PROBLEM REQUIREMENTS: Return, word for word, the line containing "this 618×347 image." and every line after it through the last line of the records below.

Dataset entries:

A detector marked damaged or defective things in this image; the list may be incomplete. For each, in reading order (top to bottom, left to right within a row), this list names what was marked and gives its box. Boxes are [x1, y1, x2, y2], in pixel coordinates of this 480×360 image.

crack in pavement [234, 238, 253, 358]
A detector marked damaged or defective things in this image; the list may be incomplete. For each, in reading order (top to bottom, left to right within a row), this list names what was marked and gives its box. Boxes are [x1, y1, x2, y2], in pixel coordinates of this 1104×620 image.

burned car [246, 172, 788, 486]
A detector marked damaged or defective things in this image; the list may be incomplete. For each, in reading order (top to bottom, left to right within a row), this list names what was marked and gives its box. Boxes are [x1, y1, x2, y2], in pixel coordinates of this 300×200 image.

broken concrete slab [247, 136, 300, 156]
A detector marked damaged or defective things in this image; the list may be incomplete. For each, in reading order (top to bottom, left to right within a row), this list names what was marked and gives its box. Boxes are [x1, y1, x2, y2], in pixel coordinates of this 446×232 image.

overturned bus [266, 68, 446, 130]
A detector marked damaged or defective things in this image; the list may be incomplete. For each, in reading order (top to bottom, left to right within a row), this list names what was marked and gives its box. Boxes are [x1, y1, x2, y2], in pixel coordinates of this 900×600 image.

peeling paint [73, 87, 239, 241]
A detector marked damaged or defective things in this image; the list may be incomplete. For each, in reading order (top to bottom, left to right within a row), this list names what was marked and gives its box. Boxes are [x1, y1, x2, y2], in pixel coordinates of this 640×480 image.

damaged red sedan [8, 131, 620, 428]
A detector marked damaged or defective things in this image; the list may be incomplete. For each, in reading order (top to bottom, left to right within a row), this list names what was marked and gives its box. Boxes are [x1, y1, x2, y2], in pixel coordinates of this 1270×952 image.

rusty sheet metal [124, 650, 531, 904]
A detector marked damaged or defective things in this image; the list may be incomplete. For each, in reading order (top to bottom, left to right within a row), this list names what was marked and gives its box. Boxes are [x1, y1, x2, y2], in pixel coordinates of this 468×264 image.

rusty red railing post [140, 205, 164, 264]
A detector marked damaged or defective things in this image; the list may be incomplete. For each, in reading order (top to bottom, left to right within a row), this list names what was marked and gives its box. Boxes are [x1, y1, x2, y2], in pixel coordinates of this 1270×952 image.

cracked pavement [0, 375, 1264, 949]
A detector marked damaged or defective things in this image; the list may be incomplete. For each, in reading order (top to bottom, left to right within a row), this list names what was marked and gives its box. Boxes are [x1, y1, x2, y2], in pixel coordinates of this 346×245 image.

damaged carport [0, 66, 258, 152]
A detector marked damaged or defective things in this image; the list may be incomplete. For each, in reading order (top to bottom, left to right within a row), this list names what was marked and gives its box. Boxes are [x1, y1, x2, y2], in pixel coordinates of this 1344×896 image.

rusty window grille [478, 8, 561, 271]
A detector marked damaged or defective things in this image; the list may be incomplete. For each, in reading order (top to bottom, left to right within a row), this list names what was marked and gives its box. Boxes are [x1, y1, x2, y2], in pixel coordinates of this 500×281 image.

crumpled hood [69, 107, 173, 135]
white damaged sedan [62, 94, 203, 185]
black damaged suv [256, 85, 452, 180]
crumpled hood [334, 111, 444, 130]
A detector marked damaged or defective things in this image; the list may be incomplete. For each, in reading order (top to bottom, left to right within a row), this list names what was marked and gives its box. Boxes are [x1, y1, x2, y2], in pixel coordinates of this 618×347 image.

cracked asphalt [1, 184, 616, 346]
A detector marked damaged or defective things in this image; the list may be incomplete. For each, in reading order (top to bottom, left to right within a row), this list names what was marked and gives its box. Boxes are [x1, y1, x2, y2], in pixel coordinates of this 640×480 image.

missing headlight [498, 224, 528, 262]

EXERCISE SOLUTION:
A detector marked damaged or defective things in this image; the list may be incomplete. For each, in reading order (top to bottom, left to right within a row), this list names what was marked and gives its box. Boxes are [x1, y1, x2, y2], in pixel coordinates of this 618×347 image.

cracked asphalt [1, 184, 616, 346]
A detector marked damaged or defective things in this image; the list may be incomplete. For each, in reading order (top to bottom, left to right within a row), this list names what was marked and gives its box. Boxes are [x1, y1, x2, y2], in pixel coordinates of this 640×480 image.

missing headlight [498, 224, 528, 262]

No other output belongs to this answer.